Yet of course if a British student wanted to study in their country, they'd get shafted for the costs.What I love the most is how they're still insisting the new fee hike is "fair", when on the day of the first riots the PM is in China explaining that the reason for the hike is so that we can subsidise to cost of foreign students, especially the Chinese.
So the proposal is for saddling future students with a lifetime of debt and cutting back on the quality of their education, so that foreign students can study in the UK cheaper, then piss off back home and pay into their economy, whilst the UK gets absolutely no benefit from it except a generally lower level of education. Genius!
Ever heard of the Erasmus scheme? Whereby students in any EU country could go to any other EU country to study and still receive credit? Did you know that that student will always pay the costs of their home university, not to the host university?
So, if I paid 3k a year, and I wanted a year in, say, France, I would still have to pay 3k a year. But the cost of uni in France is only a few hundred Euros.
On the other hand, a lad from France came to study at our uni and lived in our halls of residence. He paid just a few hundred Euros, while the cost of studying in the UK was 3k at the time.
How exactly by any stretch of the word could this constitute being 'fair'. There is nothing fair about anything this government has yet done since it came into power. For that matter, no government since the late 70s-early 80s has done anything that would constitute fairness. Every single person who has ever held a position of governmental authority - local or otherwise - since 1974 should be charged with treason, while those who have held power since 1997 should be charged with treason, fraud and embezzlement.
That's a beautiful irony, isn't it? A country that could sorely benefit from that 7bil actually declines it!
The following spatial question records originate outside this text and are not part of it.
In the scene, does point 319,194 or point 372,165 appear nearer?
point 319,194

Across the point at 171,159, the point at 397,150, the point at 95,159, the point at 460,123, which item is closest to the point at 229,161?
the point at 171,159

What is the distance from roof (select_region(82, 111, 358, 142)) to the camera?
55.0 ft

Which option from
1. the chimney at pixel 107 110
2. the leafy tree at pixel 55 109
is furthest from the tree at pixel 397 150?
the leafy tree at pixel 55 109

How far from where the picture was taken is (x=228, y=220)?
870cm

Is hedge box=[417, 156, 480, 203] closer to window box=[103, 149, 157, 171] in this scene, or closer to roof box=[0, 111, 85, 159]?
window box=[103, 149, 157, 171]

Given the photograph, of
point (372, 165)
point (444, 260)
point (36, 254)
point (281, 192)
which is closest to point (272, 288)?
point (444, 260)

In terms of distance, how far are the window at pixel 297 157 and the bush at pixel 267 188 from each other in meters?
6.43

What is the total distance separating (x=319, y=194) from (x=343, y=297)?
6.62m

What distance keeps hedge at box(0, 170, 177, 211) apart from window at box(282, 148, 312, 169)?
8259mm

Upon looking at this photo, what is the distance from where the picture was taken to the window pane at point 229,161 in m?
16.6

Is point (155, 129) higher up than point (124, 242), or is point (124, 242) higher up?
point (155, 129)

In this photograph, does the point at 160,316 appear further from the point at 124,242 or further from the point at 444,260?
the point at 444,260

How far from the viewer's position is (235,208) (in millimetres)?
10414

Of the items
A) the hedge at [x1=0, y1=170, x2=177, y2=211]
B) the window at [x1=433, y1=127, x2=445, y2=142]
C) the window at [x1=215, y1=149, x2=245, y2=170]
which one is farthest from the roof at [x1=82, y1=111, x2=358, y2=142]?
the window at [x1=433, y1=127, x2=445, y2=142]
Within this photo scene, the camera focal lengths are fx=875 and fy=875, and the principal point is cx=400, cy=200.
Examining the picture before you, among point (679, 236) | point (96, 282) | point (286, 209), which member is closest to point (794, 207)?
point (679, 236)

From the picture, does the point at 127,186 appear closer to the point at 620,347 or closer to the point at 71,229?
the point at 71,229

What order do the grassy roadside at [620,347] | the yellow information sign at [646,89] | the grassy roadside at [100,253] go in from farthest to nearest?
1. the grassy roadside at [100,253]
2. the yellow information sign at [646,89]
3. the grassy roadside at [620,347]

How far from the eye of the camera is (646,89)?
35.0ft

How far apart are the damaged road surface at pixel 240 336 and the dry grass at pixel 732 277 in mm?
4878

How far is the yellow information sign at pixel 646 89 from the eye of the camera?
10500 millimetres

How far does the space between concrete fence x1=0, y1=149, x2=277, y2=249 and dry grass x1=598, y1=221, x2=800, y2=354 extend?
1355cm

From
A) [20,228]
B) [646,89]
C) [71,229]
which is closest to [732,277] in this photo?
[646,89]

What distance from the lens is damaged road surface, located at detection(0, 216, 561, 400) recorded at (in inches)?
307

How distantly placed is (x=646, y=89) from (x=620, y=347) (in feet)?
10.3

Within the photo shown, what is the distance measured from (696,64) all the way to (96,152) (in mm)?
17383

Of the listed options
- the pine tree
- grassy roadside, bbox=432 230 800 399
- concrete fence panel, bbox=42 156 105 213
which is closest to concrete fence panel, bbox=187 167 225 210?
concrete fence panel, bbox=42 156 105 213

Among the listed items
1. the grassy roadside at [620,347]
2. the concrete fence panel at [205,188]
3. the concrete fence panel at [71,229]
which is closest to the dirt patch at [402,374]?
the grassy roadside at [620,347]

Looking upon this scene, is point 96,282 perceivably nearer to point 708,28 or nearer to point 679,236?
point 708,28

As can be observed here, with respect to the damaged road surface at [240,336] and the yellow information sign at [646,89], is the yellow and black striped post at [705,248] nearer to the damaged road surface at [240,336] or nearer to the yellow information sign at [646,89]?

Probably for the purposes of political points-scoring but we'll take it.As for the supposed £7 billion all these cuts are supposed to save? Guess who's government has just prepared a £7 billion bail-out package for bankrupt Ireland?
Thankfully, the Irish refused to take it - at least there's ONE government out there looking out for the interests of the British people.
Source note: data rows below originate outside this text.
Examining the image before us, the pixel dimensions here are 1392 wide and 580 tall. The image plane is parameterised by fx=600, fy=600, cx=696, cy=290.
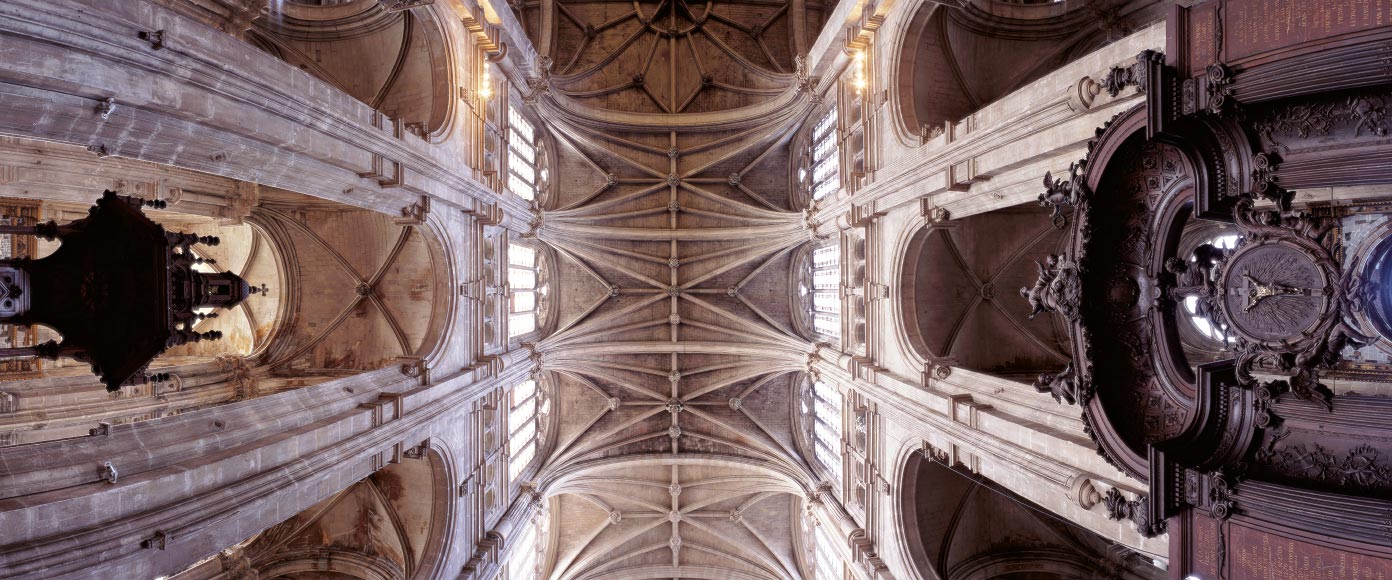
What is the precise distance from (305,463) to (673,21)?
741 inches

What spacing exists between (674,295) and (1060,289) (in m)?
17.1

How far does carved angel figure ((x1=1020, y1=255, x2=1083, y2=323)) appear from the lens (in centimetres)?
739

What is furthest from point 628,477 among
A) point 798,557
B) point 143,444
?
point 143,444

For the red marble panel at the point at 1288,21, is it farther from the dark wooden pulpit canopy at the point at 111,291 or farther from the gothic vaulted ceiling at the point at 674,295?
the gothic vaulted ceiling at the point at 674,295

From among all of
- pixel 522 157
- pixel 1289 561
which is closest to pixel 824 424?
pixel 522 157

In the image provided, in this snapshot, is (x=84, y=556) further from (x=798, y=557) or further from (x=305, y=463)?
(x=798, y=557)

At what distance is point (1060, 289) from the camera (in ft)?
24.8

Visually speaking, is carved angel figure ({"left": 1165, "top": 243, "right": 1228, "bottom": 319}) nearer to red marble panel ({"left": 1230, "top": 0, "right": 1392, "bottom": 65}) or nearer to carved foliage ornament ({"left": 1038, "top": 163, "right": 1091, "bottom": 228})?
carved foliage ornament ({"left": 1038, "top": 163, "right": 1091, "bottom": 228})

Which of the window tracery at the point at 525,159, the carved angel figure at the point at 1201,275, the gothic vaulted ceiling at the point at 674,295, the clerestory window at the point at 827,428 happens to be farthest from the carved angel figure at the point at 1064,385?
the window tracery at the point at 525,159

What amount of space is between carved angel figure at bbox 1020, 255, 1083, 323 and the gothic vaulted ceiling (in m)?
13.5

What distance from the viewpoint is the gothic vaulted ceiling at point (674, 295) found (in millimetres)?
21938

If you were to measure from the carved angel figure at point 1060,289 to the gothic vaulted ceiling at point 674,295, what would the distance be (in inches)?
533

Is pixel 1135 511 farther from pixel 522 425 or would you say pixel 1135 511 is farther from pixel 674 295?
pixel 674 295

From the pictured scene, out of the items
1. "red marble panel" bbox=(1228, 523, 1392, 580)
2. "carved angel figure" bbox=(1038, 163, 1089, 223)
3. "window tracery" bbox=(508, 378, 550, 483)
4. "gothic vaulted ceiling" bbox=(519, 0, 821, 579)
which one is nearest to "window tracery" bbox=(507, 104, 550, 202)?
"gothic vaulted ceiling" bbox=(519, 0, 821, 579)
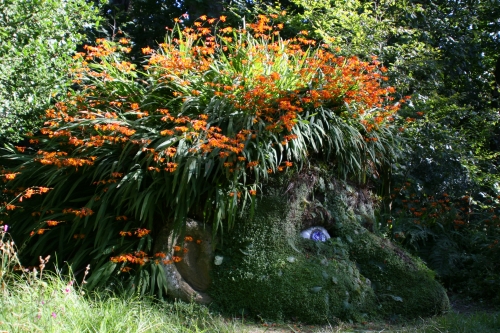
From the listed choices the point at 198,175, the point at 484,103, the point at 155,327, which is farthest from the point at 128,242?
the point at 484,103

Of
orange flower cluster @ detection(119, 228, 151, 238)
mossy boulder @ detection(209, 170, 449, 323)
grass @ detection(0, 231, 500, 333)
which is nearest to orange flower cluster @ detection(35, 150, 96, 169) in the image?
orange flower cluster @ detection(119, 228, 151, 238)

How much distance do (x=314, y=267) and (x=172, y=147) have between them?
A: 1.74 m

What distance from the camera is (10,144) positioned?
21.4ft

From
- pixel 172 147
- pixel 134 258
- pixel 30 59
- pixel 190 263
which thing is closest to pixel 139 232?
pixel 134 258

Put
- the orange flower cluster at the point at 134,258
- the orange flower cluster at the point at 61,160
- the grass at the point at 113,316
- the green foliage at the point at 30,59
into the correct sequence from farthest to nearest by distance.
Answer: the green foliage at the point at 30,59 < the orange flower cluster at the point at 61,160 < the orange flower cluster at the point at 134,258 < the grass at the point at 113,316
Foreign aid, the EU, the benefits system (not pensions) could all stand to be slashed. Abolish the CPS and all these environmental quangos, deny any expenses except admin/commuter costs (that would come out of their constituency budgets anyway so negate them), remove all subsidy for arts institutions - if they can't run under their own income then let 'em close! Demand the money back from the banks and instead allow the Bank of England to run personal bank accounts to outcompete the others. Bring the troops home - that'll save a few bob. Repeal huge chunks of the Health and Safety at Work Act and stop fining local councils for breaches of the DPA (that effectively amounts to fining the taxpayer).
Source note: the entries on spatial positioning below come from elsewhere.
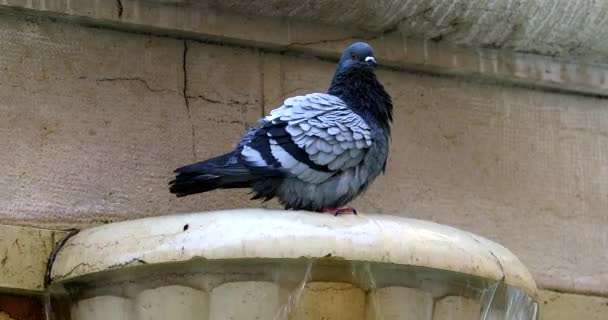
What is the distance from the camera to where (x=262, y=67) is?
14.9 ft

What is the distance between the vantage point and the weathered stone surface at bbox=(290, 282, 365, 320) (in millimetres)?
3309

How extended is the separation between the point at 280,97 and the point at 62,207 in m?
0.97

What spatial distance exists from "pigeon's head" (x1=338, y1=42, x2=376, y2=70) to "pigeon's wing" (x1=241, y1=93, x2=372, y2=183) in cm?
34

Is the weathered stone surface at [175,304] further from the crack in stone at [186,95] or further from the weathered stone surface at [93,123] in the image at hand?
the crack in stone at [186,95]

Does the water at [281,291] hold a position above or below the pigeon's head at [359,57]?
below

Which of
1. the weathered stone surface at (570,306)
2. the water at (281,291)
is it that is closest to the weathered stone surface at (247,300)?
the water at (281,291)

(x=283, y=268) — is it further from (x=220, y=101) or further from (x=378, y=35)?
(x=378, y=35)

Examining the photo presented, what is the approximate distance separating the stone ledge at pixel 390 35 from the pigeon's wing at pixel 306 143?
72 cm

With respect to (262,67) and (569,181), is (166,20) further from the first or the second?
(569,181)

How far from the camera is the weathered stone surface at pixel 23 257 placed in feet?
12.5

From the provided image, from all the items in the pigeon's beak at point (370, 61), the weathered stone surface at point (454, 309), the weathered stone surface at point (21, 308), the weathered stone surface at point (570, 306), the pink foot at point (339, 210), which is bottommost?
the weathered stone surface at point (570, 306)

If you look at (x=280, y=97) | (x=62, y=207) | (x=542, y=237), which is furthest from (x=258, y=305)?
(x=542, y=237)

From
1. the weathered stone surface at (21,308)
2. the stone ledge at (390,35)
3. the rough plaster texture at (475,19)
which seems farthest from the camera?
the rough plaster texture at (475,19)

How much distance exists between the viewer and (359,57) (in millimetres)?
4117
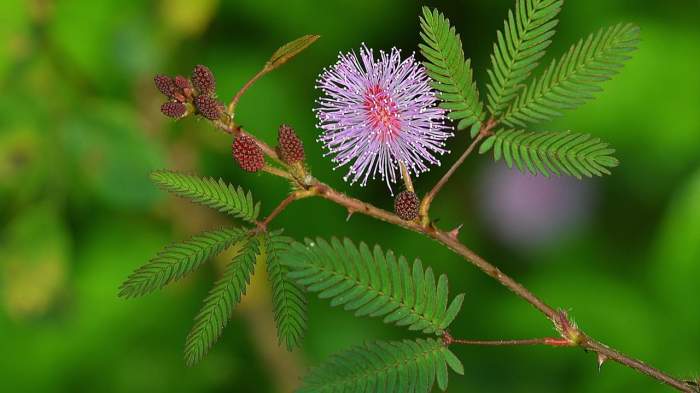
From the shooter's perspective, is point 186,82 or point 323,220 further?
point 323,220

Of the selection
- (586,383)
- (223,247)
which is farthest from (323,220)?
(223,247)

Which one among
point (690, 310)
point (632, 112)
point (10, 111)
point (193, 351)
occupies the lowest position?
point (10, 111)

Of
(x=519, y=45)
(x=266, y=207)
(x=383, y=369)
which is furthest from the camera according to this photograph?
(x=266, y=207)

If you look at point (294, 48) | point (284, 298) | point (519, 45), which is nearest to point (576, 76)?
point (519, 45)

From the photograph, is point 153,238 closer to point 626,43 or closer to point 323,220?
point 323,220

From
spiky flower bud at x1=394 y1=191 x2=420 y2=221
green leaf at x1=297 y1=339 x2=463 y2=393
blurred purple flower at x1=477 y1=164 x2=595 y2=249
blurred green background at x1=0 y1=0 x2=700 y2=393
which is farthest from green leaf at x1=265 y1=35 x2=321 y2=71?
blurred purple flower at x1=477 y1=164 x2=595 y2=249

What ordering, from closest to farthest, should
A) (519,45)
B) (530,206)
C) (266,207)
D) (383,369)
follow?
(383,369), (519,45), (266,207), (530,206)

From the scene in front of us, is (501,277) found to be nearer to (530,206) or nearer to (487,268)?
(487,268)
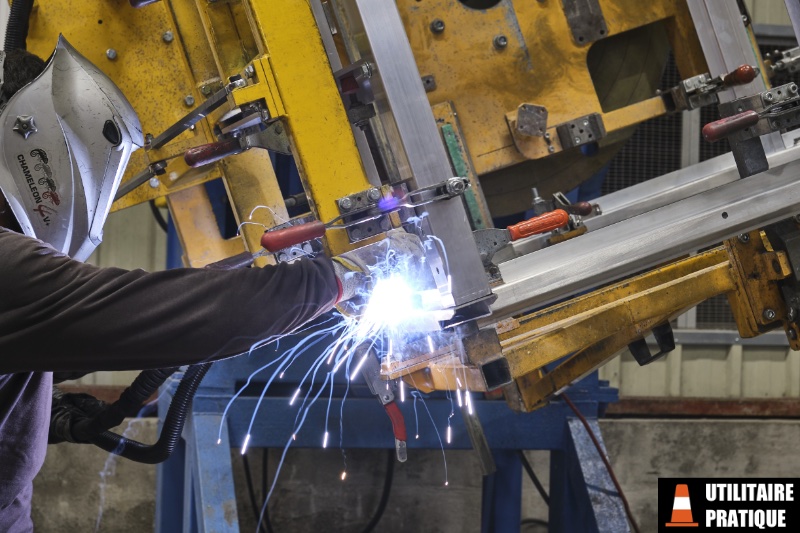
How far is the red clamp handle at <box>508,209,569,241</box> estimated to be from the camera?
2.30 metres

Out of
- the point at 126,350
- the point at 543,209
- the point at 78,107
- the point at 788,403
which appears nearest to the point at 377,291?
the point at 126,350

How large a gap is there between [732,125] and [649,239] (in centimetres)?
45

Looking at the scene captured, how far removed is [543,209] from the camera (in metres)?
3.22

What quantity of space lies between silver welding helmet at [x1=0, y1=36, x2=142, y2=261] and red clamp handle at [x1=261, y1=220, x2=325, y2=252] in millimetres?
662

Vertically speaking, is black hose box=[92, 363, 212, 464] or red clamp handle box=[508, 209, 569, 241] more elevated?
red clamp handle box=[508, 209, 569, 241]

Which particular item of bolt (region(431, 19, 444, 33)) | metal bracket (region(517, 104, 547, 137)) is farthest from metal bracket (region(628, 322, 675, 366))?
bolt (region(431, 19, 444, 33))

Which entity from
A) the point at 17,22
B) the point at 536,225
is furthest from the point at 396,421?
the point at 17,22

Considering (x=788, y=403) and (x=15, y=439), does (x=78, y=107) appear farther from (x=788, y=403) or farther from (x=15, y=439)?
(x=788, y=403)

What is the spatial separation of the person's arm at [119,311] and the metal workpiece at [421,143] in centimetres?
41

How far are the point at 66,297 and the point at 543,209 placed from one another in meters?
1.81

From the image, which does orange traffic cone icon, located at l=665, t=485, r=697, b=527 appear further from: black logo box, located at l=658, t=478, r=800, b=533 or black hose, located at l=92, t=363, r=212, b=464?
black hose, located at l=92, t=363, r=212, b=464

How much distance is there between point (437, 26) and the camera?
3.37m

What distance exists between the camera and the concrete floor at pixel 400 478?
561cm

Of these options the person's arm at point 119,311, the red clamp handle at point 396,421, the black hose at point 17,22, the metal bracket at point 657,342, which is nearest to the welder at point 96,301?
the person's arm at point 119,311
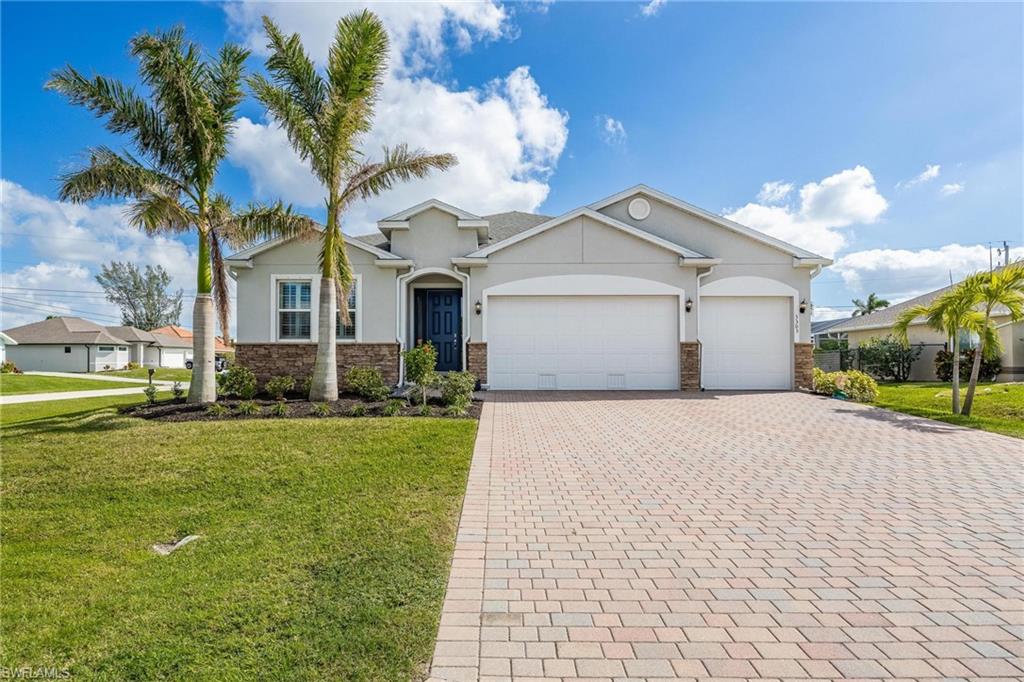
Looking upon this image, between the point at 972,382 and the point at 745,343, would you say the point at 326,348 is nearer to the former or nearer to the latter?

With these savings, and more, we could afford new housing and industrial projects and subsidies to create jobs and cheaper housing (but they won't because this keeps prices artificially inflated, as does witholding huge petrol reserves). We could afford to lower taxes across the board, which would in turn make the economy spiral upwards and growth would surge.
Raising taxes and VAT will do nothing but shove people further into poverty from which they cannot escape or afford to work, end up on benefits because they don't have to pay taxes that way and it'll end up a bigger drain on state finances than it already is.